[DATA SECTION start]
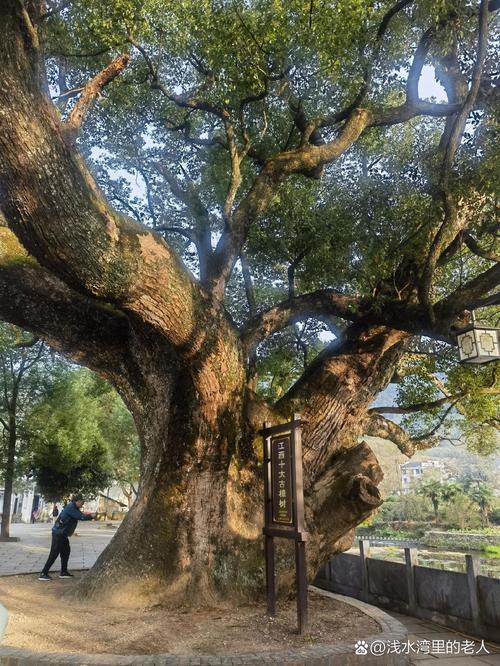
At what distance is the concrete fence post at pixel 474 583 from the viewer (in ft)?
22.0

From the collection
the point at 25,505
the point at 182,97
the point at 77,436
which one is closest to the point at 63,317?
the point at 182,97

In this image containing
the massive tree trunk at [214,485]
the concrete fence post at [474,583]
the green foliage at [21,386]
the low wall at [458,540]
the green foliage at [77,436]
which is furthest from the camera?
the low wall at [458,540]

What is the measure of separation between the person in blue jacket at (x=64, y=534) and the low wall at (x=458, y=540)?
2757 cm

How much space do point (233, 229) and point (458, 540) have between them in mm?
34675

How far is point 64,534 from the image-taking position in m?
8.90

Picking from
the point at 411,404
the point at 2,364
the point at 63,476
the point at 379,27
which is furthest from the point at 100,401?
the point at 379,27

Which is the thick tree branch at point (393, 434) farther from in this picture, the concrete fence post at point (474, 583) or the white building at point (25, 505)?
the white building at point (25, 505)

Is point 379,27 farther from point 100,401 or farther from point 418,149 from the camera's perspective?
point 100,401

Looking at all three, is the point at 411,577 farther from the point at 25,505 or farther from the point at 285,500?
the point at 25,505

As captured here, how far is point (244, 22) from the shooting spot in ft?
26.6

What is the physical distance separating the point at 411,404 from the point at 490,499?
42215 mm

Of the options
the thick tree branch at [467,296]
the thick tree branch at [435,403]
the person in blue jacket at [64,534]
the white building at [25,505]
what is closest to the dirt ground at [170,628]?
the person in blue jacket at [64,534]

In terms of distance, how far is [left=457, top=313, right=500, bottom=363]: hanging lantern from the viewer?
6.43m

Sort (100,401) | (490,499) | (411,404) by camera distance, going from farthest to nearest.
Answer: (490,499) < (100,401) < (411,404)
[DATA SECTION end]
▸ EXERCISE BRIEF
Each record above should come back exactly the same, only without its pictures.

▸ TASK RESULT
At what distance is the concrete fence post at pixel 474 583 from the viewer (in ft)?
22.0

From the collection
the point at 25,505
the point at 182,97
the point at 77,436
which one is closest to the point at 63,317?
the point at 182,97

In this image containing
the massive tree trunk at [214,485]
the concrete fence post at [474,583]
the green foliage at [21,386]
the low wall at [458,540]
the green foliage at [77,436]
which is furthest from the camera?
the low wall at [458,540]

What is the measure of separation between the person in blue jacket at (x=64, y=534) and the low wall at (x=458, y=540)?
2757 cm

How much space do point (233, 229) and point (458, 540) have between them in mm?
34675

How far is point 64,534 from the image-taking position in m?
8.90

Picking from
the point at 411,404
the point at 2,364
the point at 63,476
the point at 379,27
which is furthest from the point at 100,401?
the point at 379,27

Which is the thick tree branch at point (393, 434) farther from in this picture, the concrete fence post at point (474, 583) or the white building at point (25, 505)?
the white building at point (25, 505)

Is point 379,27 farther from point 100,401 or farther from point 418,149 from the camera's perspective?
point 100,401

Looking at all three, is the point at 411,577 farther from the point at 25,505 or farther from the point at 285,500?
the point at 25,505

As captured here, how far is point (244, 22) from the shooting spot in ft?
26.6

What is the physical distance separating the point at 411,404 from the point at 490,499?
42215 mm

Of the options
the thick tree branch at [467,296]
the thick tree branch at [435,403]
the person in blue jacket at [64,534]
the white building at [25,505]
what is closest to the dirt ground at [170,628]?
the person in blue jacket at [64,534]

In terms of distance, how far is [left=457, top=313, right=500, bottom=363]: hanging lantern from the viewer?
6.43m

Sort (100,401) | (490,499) | (411,404) by camera distance, going from farthest to nearest.
Answer: (490,499) < (100,401) < (411,404)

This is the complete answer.